Gözlerimiz aslında yakın mesafeye uzun süre odaklanmak için uygun değil. Ekranlara saatlerce bakmak, doğal göz hareketlerimizi sınırlar ve bazı sıkıntıları beraberinde getirir.
Dijital göz yorgunluğu buna örnek. Göz kuruluğu, baş ağrısı, bulanık görme, gözde batma hissi gibi. Bu sadece masa başı çalışan birinin değil, günümüzdeki her insanın problemi. Ayrıca ekranlardan yayılan mavi ışıklar her ne kadar mavi ışık koruyucu gözlük vb. takılsa da uyku düzenini bozuyor ve uzun vadede gözdeki retinaya zarar veriyor.
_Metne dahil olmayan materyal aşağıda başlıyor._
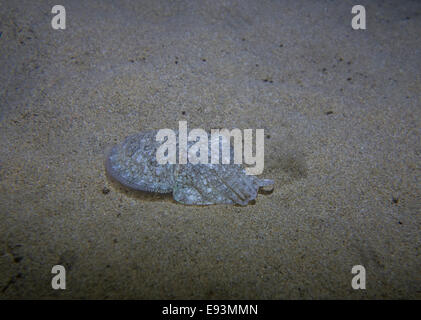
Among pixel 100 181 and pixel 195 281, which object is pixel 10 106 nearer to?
pixel 100 181

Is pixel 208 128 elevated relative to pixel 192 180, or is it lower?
elevated

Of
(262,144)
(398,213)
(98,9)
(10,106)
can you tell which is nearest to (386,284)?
(398,213)

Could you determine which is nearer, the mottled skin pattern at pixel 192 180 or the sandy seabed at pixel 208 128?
the sandy seabed at pixel 208 128

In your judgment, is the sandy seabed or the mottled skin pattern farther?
the mottled skin pattern

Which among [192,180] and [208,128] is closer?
[192,180]
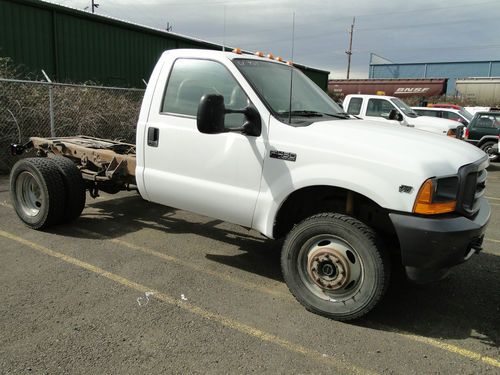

Ekrana odaklanınca oluşan bir diğer problem ise göz kırpma sayısındaki azalma. Bunun sonucunda ise göz kuruluğu ve tahrişler meydana geliyor.
Yapılan bazı araştırmalara göre bu problemler için en riskli grup 18-25 yaş arasındaki genç yaş grubu. Çünkü ekranlarla en ilgili yaş grubu bunlar. Bu yüzden günümüzde birçok gencin gözünde miyop sorunu var.
Aslında gözleri korumak için bazı yollar var. Örneğin 20-20-20 kuralı. Bu kurala göre her 20 dakikada bir 20 saniye boyunca 6 metre uzağa bakmak gerekiyor. Bir diğer yol ise ekran parlaklığını gözler yorulmayacak şekilde ortam ışığına göre düzenlemek. En kötü ihtimalle ihtiyaç halinde suni göz yaşı damlası kullanılabilir. Bu da göz kuruluğuna bir çözümdür.
Kısacası telefonlar hayatımızın bir parçası olabilir ancak kendimiz ve gözümüz için yatmadan 30 dakika önce ekrana bakmayı bırakmak hem göz sağlığımızı hem de uyku kalitemizi korur. Hiçbirini yapamıyorsak bile bunu yapmalıyız.